__PROVIDED MATERIAL__

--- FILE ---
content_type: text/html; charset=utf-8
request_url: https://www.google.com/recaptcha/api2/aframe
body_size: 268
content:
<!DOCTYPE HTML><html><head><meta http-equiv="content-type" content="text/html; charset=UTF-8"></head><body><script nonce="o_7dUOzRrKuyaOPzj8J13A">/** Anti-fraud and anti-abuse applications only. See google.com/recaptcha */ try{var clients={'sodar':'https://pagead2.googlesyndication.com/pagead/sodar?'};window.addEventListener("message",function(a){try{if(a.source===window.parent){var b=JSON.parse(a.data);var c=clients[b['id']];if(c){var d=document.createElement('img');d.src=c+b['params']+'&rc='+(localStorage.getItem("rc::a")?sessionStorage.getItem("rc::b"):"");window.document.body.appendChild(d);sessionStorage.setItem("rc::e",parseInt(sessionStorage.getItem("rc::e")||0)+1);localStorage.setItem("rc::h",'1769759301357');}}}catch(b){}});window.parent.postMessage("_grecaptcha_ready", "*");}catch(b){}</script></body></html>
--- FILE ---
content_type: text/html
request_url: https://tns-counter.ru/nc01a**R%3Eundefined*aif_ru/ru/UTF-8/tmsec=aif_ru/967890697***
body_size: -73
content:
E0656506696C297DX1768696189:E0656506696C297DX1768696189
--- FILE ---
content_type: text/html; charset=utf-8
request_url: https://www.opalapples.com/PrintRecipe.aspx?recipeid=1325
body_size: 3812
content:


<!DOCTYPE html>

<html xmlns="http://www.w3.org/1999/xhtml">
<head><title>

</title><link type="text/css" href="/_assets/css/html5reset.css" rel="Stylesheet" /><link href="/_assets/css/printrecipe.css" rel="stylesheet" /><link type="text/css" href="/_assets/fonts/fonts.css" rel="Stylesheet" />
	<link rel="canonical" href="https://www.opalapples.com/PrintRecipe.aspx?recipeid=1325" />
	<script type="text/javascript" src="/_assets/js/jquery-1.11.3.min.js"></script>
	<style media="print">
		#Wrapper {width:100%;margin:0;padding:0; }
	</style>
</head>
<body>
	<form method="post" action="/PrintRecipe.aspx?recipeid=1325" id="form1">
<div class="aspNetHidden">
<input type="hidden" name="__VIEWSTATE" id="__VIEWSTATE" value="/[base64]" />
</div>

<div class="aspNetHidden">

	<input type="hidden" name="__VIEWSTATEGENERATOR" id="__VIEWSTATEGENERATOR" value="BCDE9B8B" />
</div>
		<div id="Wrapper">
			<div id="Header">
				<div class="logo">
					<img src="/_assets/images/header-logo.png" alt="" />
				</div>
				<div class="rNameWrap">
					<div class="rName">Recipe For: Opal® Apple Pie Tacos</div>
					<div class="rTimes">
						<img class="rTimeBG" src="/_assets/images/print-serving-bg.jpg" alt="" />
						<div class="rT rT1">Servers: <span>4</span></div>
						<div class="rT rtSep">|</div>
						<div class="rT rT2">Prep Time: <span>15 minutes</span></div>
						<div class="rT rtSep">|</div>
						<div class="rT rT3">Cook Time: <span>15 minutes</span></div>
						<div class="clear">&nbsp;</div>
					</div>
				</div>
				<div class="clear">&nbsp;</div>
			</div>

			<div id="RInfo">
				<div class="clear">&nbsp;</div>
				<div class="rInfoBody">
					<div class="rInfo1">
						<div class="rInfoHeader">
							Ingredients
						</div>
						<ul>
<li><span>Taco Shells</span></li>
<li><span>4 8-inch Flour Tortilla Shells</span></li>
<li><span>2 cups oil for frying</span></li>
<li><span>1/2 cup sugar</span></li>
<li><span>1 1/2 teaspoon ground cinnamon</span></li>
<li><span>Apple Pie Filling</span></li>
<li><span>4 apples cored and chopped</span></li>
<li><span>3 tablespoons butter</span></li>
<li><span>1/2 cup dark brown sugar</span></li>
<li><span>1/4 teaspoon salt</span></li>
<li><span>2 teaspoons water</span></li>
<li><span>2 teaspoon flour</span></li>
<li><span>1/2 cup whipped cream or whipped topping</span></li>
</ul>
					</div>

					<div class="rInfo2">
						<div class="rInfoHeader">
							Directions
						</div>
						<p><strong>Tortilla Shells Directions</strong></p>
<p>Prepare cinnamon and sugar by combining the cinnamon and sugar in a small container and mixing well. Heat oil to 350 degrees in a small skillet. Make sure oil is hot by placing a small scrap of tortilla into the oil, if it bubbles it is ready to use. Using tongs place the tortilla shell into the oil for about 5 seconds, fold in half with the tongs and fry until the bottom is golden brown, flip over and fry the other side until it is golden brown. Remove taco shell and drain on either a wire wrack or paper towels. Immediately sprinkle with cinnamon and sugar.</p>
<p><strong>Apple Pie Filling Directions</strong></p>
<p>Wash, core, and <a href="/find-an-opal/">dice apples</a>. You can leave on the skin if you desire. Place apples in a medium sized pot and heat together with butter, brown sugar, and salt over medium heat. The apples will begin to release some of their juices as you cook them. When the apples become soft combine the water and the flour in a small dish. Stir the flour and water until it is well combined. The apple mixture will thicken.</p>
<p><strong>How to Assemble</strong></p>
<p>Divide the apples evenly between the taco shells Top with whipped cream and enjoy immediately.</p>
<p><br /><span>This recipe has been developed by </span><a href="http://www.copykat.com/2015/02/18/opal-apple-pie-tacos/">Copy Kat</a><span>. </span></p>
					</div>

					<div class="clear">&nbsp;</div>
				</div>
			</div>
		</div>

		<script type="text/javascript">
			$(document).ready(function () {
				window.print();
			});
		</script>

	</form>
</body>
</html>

__TASK STATEMENT__
Reproduce every record, making sure each one stays exactly the same.

__WRITTEN SOLUTION__
--- FILE ---
content_type: text/html; charset=utf-8
request_url: https://www.google.com/recaptcha/api2/aframe
body_size: 268
content:
<!DOCTYPE HTML><html><head><meta http-equiv="content-type" content="text/html; charset=UTF-8"></head><body><script nonce="o_7dUOzRrKuyaOPzj8J13A">/** Anti-fraud and anti-abuse applications only. See google.com/recaptcha */ try{var clients={'sodar':'https://pagead2.googlesyndication.com/pagead/sodar?'};window.addEventListener("message",function(a){try{if(a.source===window.parent){var b=JSON.parse(a.data);var c=clients[b['id']];if(c){var d=document.createElement('img');d.src=c+b['params']+'&rc='+(localStorage.getItem("rc::a")?sessionStorage.getItem("rc::b"):"");window.document.body.appendChild(d);sessionStorage.setItem("rc::e",parseInt(sessionStorage.getItem("rc::e")||0)+1);localStorage.setItem("rc::h",'1769759301357');}}}catch(b){}});window.parent.postMessage("_grecaptcha_ready", "*");}catch(b){}</script></body></html>
--- FILE ---
content_type: text/html
request_url: https://tns-counter.ru/nc01a**R%3Eundefined*aif_ru/ru/UTF-8/tmsec=aif_ru/967890697***
body_size: -73
content:
E0656506696C297DX1768696189:E0656506696C297DX1768696189
--- FILE ---
content_type: text/html; charset=utf-8
request_url: https://www.opalapples.com/PrintRecipe.aspx?recipeid=1325
body_size: 3812
content:


<!DOCTYPE html>

<html xmlns="http://www.w3.org/1999/xhtml">
<head><title>

</title><link type="text/css" href="/_assets/css/html5reset.css" rel="Stylesheet" /><link href="/_assets/css/printrecipe.css" rel="stylesheet" /><link type="text/css" href="/_assets/fonts/fonts.css" rel="Stylesheet" />
	<link rel="canonical" href="https://www.opalapples.com/PrintRecipe.aspx?recipeid=1325" />
	<script type="text/javascript" src="/_assets/js/jquery-1.11.3.min.js"></script>
	<style media="print">
		#Wrapper {width:100%;margin:0;padding:0; }
	</style>
</head>
<body>
	<form method="post" action="/PrintRecipe.aspx?recipeid=1325" id="form1">
<div class="aspNetHidden">
<input type="hidden" name="__VIEWSTATE" id="__VIEWSTATE" value="/[base64]" />
</div>

<div class="aspNetHidden">

	<input type="hidden" name="__VIEWSTATEGENERATOR" id="__VIEWSTATEGENERATOR" value="BCDE9B8B" />
</div>
		<div id="Wrapper">
			<div id="Header">
				<div class="logo">
					<img src="/_assets/images/header-logo.png" alt="" />
				</div>
				<div class="rNameWrap">
					<div class="rName">Recipe For: Opal® Apple Pie Tacos</div>
					<div class="rTimes">
						<img class="rTimeBG" src="/_assets/images/print-serving-bg.jpg" alt="" />
						<div class="rT rT1">Servers: <span>4</span></div>
						<div class="rT rtSep">|</div>
						<div class="rT rT2">Prep Time: <span>15 minutes</span></div>
						<div class="rT rtSep">|</div>
						<div class="rT rT3">Cook Time: <span>15 minutes</span></div>
						<div class="clear">&nbsp;</div>
					</div>
				</div>
				<div class="clear">&nbsp;</div>
			</div>

			<div id="RInfo">
				<div class="clear">&nbsp;</div>
				<div class="rInfoBody">
					<div class="rInfo1">
						<div class="rInfoHeader">
							Ingredients
						</div>
						<ul>
<li><span>Taco Shells</span></li>
<li><span>4 8-inch Flour Tortilla Shells</span></li>
<li><span>2 cups oil for frying</span></li>
<li><span>1/2 cup sugar</span></li>
<li><span>1 1/2 teaspoon ground cinnamon</span></li>
<li><span>Apple Pie Filling</span></li>
<li><span>4 apples cored and chopped</span></li>
<li><span>3 tablespoons butter</span></li>
<li><span>1/2 cup dark brown sugar</span></li>
<li><span>1/4 teaspoon salt</span></li>
<li><span>2 teaspoons water</span></li>
<li><span>2 teaspoon flour</span></li>
<li><span>1/2 cup whipped cream or whipped topping</span></li>
</ul>
					</div>

					<div class="rInfo2">
						<div class="rInfoHeader">
							Directions
						</div>
						<p><strong>Tortilla Shells Directions</strong></p>
<p>Prepare cinnamon and sugar by combining the cinnamon and sugar in a small container and mixing well. Heat oil to 350 degrees in a small skillet. Make sure oil is hot by placing a small scrap of tortilla into the oil, if it bubbles it is ready to use. Using tongs place the tortilla shell into the oil for about 5 seconds, fold in half with the tongs and fry until the bottom is golden brown, flip over and fry the other side until it is golden brown. Remove taco shell and drain on either a wire wrack or paper towels. Immediately sprinkle with cinnamon and sugar.</p>
<p><strong>Apple Pie Filling Directions</strong></p>
<p>Wash, core, and <a href="/find-an-opal/">dice apples</a>. You can leave on the skin if you desire. Place apples in a medium sized pot and heat together with butter, brown sugar, and salt over medium heat. The apples will begin to release some of their juices as you cook them. When the apples become soft combine the water and the flour in a small dish. Stir the flour and water until it is well combined. The apple mixture will thicken.</p>
<p><strong>How to Assemble</strong></p>
<p>Divide the apples evenly between the taco shells Top with whipped cream and enjoy immediately.</p>
<p><br /><span>This recipe has been developed by </span><a href="http://www.copykat.com/2015/02/18/opal-apple-pie-tacos/">Copy Kat</a><span>. </span></p>
					</div>

					<div class="clear">&nbsp;</div>
				</div>
			</div>
		</div>

		<script type="text/javascript">
			$(document).ready(function () {
				window.print();
			});
		</script>

	</form>
</body>
</html>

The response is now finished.